Noteworthy as well are the positive halo effects which refer to consumers’ tendency to think that when a food possesses one desirable feature, the food is automatically assumed to have more desirable features as well. A specific ingredient claim (‘80% less fat’) or a suggestive menu label (‘Grandmothers apple pie’) can provide strong cues that bias taste evaluation. In his book Mindless Eating, Brian Wansink vividly explains a variety of research findings of such biases. For example, consumers liked ‘Belgian Black Forest Double Chocolate Cake’ better than ‘Chocolate Cake’, even if they are the same, old cake. Another finding was that consumer evaluated brownies on China plates as excellent, while identical brownies presented on paper plates were good and the same ones handed out on napkins are only ok.

Do McDonalds fruit wall posters enhance the taste and health experience of a milkshake?
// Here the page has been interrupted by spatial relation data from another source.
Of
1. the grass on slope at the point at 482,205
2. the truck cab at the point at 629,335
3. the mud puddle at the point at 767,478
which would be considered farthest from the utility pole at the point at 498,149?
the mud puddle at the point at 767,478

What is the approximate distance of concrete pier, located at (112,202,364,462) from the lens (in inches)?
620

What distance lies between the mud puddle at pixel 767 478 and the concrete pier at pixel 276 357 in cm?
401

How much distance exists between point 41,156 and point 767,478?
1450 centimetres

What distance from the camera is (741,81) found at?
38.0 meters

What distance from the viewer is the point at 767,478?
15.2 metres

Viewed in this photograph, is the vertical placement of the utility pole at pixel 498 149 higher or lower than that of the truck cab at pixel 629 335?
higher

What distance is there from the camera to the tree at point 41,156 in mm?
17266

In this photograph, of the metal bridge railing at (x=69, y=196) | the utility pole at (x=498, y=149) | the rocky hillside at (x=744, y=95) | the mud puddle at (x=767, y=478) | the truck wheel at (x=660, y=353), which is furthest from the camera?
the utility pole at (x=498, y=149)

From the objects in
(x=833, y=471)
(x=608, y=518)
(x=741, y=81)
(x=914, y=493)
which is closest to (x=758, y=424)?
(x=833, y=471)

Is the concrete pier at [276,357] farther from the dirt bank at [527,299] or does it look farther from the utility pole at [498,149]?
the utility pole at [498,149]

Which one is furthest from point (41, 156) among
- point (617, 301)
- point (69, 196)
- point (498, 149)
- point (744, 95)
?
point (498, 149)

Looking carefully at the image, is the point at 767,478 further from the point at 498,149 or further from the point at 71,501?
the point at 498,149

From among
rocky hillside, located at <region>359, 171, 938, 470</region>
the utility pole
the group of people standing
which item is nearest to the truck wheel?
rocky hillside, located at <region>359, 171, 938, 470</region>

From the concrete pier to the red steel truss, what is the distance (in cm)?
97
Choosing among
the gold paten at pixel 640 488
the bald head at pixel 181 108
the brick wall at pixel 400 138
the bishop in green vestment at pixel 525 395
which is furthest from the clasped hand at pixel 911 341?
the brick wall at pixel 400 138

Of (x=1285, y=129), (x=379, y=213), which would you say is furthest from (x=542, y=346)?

Consumers often think that ‘tasty’ equals ‘unhealthy’. Indicating foods as healthy reduces consumers’ taste expectations and taste experience. In other words, if we are really enjoying it, it must be bad for us. This is the persistent 'unhealthy=untasty' intuition that consumers use. So, promoting the healthiness of a food may ironically decrease its attractiveness in terms of taste. However, it does not mean that consumers will restrain from eating it. In contrast: several studies have shown that putting a healthy label on a food gives a ‘license to sin’. For example, labeling snacks as ‘low fat’ increases food intake during a single consumption occasion by up to 50%. Unluckily, in the study this was particularly the case for overweight people. This is because labeling food as ‘healthy’ or ‘low fat’ makes consumers underestimate the calories and gives them a reason to reward themselves by overeating or indulging in other foods. This effect is called a health halo and consumers are generally unaware that claims such as ‘healthy’, ‘natural’, and even ‘organic’ serve as a green light to go ahead and indulge.   
All things considered, taste expectations are strongly influenced by cues in our purchase and eating environment.